As is the case with a lot of economic statistics in the UK, it is hard to find accurate data on how may people are employed in different industries. That’s because it is difficult to find accurate data on the number of people employed by individual companies.
This is despite the fact that every company is required to report average employee numbers under the Company Act 2006. We recently found that only 55.45% of companies in one of our largest datasets (Net Zero) had reported their employee count. This presents a major challenge to anyone that is trying to analyse the regional distribution of jobs in the sector.
We’re always playing with data and creating new models, and in this post we talk about one recent experiment and what it told us about employment data.
The Office for National Statistics (ONS) publishes employment data for different sectors. These are used to benchmark other datasets and are often used in the ‘human in the loop’ element of our work. We recently used the Low Carbon and Renewable Energy Economy (LCREE) Survey QMI as part of our quality assurance process for our Net Zero database.
About the Low Carbon and Renewable Energy Economy Survey
The ONS gathers its low carbon and renewable energy economy employment data through a sample-based survey of 24,000 businesses. They use the Inter-Departmental Business Register (IDBR) as the sampling frame. The design is a stratified single-stage random sample with the target population being stratified by industry, employment size and UK country.
The survey consistently achieves a response rate of above 80%. The stratified sampling enables a well-balanced sample representing the entirety of the UK economy as closely as possible.
However, there are limitations. The main one, as with all large scale surveys, is the time lag between collecting and publishing the results. It takes the ONS 12 months to gather data, prepare the report and publish. This means that there is always a lag in the employment data. This makes it hard to see how may people are employed in different industries.
The data is also weighted to represent businesses that aren’t part of the sample. The higher and lower values are removed to avoid skewing measures of central tendency, like the mean and median.
The ONS uses “imputation techniques to estimate the values of missing data caused by non-responses”. They use item non-response imputation (where estimates are based on other available values) or unit nonresponse imputation (where estimates are based on the growth over time).
The statistics behind the ONS figures
Surveying the entire Net Zero industry isn’t feasible, so the ONS uses a sample to infer the numbers. Once they’ve collected and prepared the data they choose a confidence interval and estimate the missing figures for the rest of the sector. This process is simple, established and common.
Despite the logic of using confidence intervals, we couldn’t help being a little dissatisfied with the inaccuracy of this inference. We began to experiment with a new method to see if we could create a more complete dataset.
A new method: MICE, KNN and Maximum Likelihood
We attempted to build a more robust, real-time dataset by trialing four different statistical imputations;
- 1. Multiple Imputation by Chained Equations (MICE)

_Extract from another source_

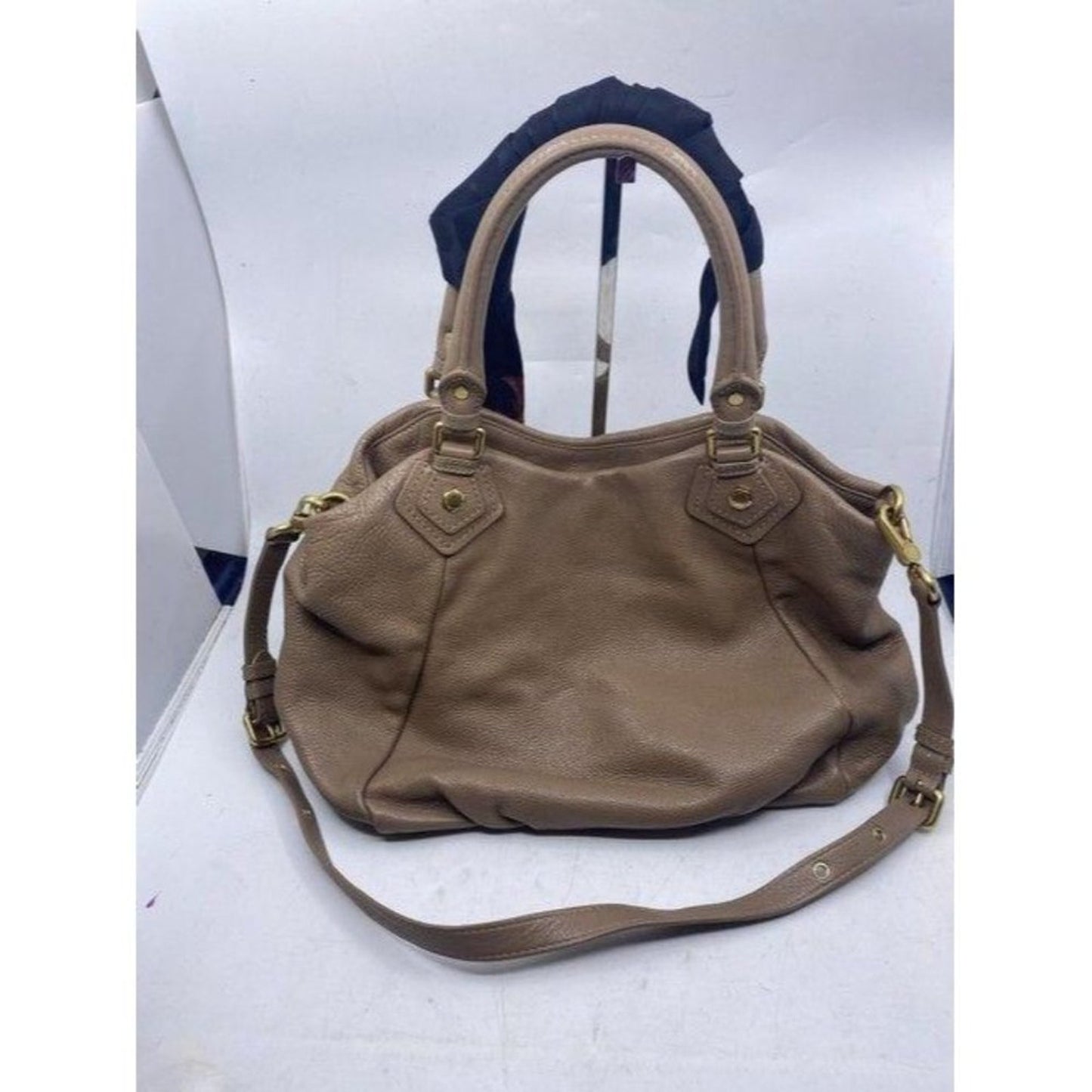 Marc By Marc Jacobs Customized With Removable Tune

- 2. K-Nearest Neighbours (KNN)
- 3. Maximum Likelihood Estimation (MLE)
- 4. Median Imputation (MI).
Our objective was to tell a regional story about employment in the the low carbon and renewable energy industry in the UK.
Out of the four approaches, MICE and MLE produced the highest employee figures. MICE suggested that the UK’s low carbon and renewable energy economy employs 1.69 million people full time. KNN suggested 641,000 and MI 473,000. Not a great result. We couldn’t use any of the approaches to create our regional view – but by no means a disaster.
We had found two things out.
Smaller companies tend to be less likely than large companies to report their employee data
Exploring our data, we found that the 1st quartile of reported employee numbers equals to 2, the 3 quartile to 21 (leaving us with an interquartile range of 19) and the median to 6. Further, the three most frequently reported employee values are 2 FTE (8.2%), 1 FTE (7.3%) and 3 FTE (4.8%).
Smaller companies mainly consist of active directors
Let’s have a look at Blue Tidal Energy. Blue Tidal Energy has not reported any employees but their website says that they employ three people. All three are active directors at Companies House. To test the second assumption, we calculated the sum of all full time employees in our list (approximately 446,000) as well as the sum of all active directors (26,011).
We then excluded the top 20% of companies based on FTE numbers and calculated the exact same values for this subset of all companies.
There were 31,000 full time employees and 10,800 active directors reported. Interestingly, the misrepresented FTE number decreased from a staggering 96.44% to only 34.80% in the second trial.
This simple verification just described proves that filling the missing employee numbers can be approached by filling in the number of active directors. This way, we expect a 65.2% accuracy of the estimated employee numbers.
The question of benchmarking
There are clearly issues with official employment data in the UK. They make it difficult to assess how many people are employed in different industries. The lag between sampling and publishing, along with modelling techniques and our finding that smaller companies are less likely to report their figures mean that the data should be used cautiously. While imputation may work on a national level a regional view of employment is more difficult to get right.
The Data City creates real time data sets, and we benchmark our data against a range of external sources to ensure high quality and to give our clients confidence in using it. Like everyone in the field of industrial analysis, the provision of out of date data is something we have to work around and we’re continually modelling and testing approaches to develop a new industry standard.